[COMPLETE THE FOLLOWING]:
a: The article on export enforcement and AI chips describes an Entity List package. List every kind of information about the company that, according to the article, such a package contains.
b: Write the next few paragraphs of the article on export enforcement and AI chips, starting after its final sentence.

[EXERCISE TEXT]:
=== Begin Enclosure ===
BIS should use AI to control AI chips

For BIS to truly stamp out smuggling, it needs to take advantage of the AI capabilities it’s trying to control.

Mar 30, 2026

The Bureau of Industry and Security (BIS) needs more enforcement capacity. It recently came to light that several Super Micro employees illegally moved $2.5 billion worth of export-controlled AI servers to China over two years. They routed these servers through a front company in Southeast Asia and constructed hundreds of fake servers to fool physical inspections by the manufacturer and by BIS. BIS is doing the best it can, but an agency with only a few hundred employees and a budget one-tenth the value of those smuggled servers can only do so much.

There are well-known solutions to this problem. I’ve written about how BIS is finally getting funding to hire more agents, and how upgrading BIS’s software and data systems to match private-sector capabilities could be a force multiplier for enforcement. Those steps are good, but incremental. In this post, I propose something more ambitious.

Specifically, the entire reason why BIS is straining to stop China from acquiring AI chips is the prospect of AI revolutionizing military, economic, and political power. So shouldn’t BIS be using it to revolutionize export enforcement?

What LLMs can’t fix

The most relevant form of AI for BIS today is likely large language models (LLMs) and the agents that are built on them. It’s worth first laying out what these cannot do.

LLMs can’t accelerate processes bottlenecked by human review. When BIS adds companies to the Entity List, an analyst at the BIS Office of Enforcement Analysis must first spend days or weeks writing an Entity List package. That package contains information about the company to be added: its subsidiaries, addresses, products, alleged bad behavior, and any expected economic blowback from the addition. The point of the package is to summarize all relevant information about a company in one place, so that when the End-User Review Committee, with representatives from the Departments of Commerce, State, Energy, and War, votes on the package, it has all the information it needs.

I think LLMs could speed the process of writing Entity List packages from “days to weeks” to “minutes to hours”. To the extent that the task involves searching the internet and relevant internal records for information about the company and summarizing it in a specified format, the deep research features of commercial LLMs are already quite useful. LLMs might even be better than human analysts in some regards, because they are fluent in many languages and don’t get bored reading endless shareholder reports. But if LLMs enable BIS to generate hundreds of packages each month, this will create a bottleneck for the End-User Review Committee, as its members must read through and evaluate thousands of pages.
=== End Enclosure ===
[DATA BELOW]:
=== Begin Enclosure ===
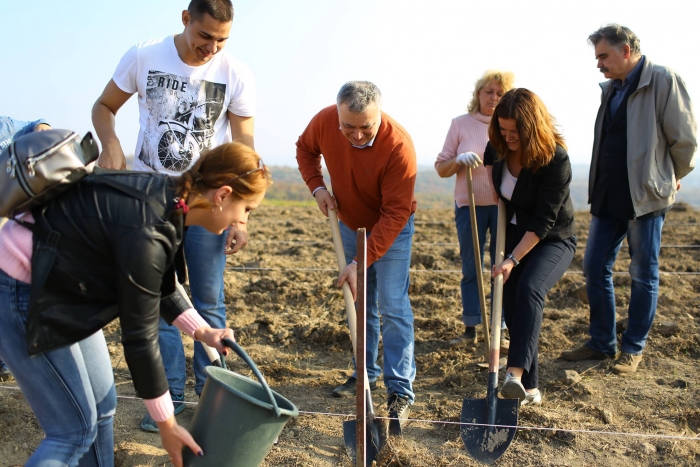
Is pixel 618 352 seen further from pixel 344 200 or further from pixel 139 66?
=== End Enclosure ===
[RESPONSES BY ITEM NUMBER]:
a:
- Its subsidiaries
- Its addresses
- Its products
- Its alleged bad behavior
- Any expected economic blowback from the addition

b:
LLMs can’t analyze data that BIS doesn’t have. BIS has detailed data on, for example, US exports, and it’s plausible that LLMs could help analyze that data in much the same way a human analyst could: by noticing when shipments are going to economically irrational destinations, or when they’re sitting in warehouses for implausibly long periods. If so, LLMs would be like human intelligence analysts, but at much greater speed and scale—rather than being constrained by staffing limitations to vet only the most suspicious transactions, BIS-controlled LLMs could vet every transaction in real time and escalate to human analysts as needed.

However, LLMs cannot analyze data that BIS does not have. BIS’s ability to understand trade flows beyond US borders relies on a mixture of clandestine methods, commercial datasets, and cooperation from foreign governments. If LLMs were to massively increase BIS’s analytical throughput, BIS may need to acquire a lot of additional data to keep those LLMs chewing on something. BIS would also need to set up the IT infrastructure to connect all these data sources.

What LLMs can fix

Having described what LLMs can’t fix, let me lay out what I think they can fix, and why BIS should invest in them.

LLMs are great at software engineering and data science. I’ve written about how BIS should improve its software and use more data science. LLMs could make these projects so much cheaper and easier!

On the data science side, LLMs reduce the need to learn programming languages like SQL and Python for analyzing large datasets. Right now, BIS relies on a tiny number of trained data scientists, many of whom are contractors, to answer data questions about exports and licenses. This limited capacity means that only the most important questions get answered, and some questions never get asked at all. LLMs would be like a trained data scientist sitting at the desk of every enforcement analyst, all the time, ready to query the data in any way they needed.

On the software engineering side, LLMs could fundamentally reimagine how organizations procure software. The idea that the government needs to choose a software solution for an agency, a department, or even the whole government, and then spend a lot of money to buy it, is based on the premise that software is expensive and software engineers are scarce, which is now becoming false. LLMs are probably still not the right choice for building anything that needs extremely high reliability or security, but by dramatically lowering the cost of software, they massively increase the number of applications it can be used for. Every office could build custom software workflows for its own needs—converting public comments from PDFs to Word docs, or generating Federal-Register-formatted lists of addresses from Excel spreadsheets—at little more cost to the government than the tokens burned. LLMs are probably not ready for building highly secure systems or massive agency-wide overhauls, but they can already automate any task that a Python script and a small server could handle today.

LLMs could turn every employee at BIS into a software engineer and a data scientist, allowing each office and even each person to build tools suited to their own workflows and needs.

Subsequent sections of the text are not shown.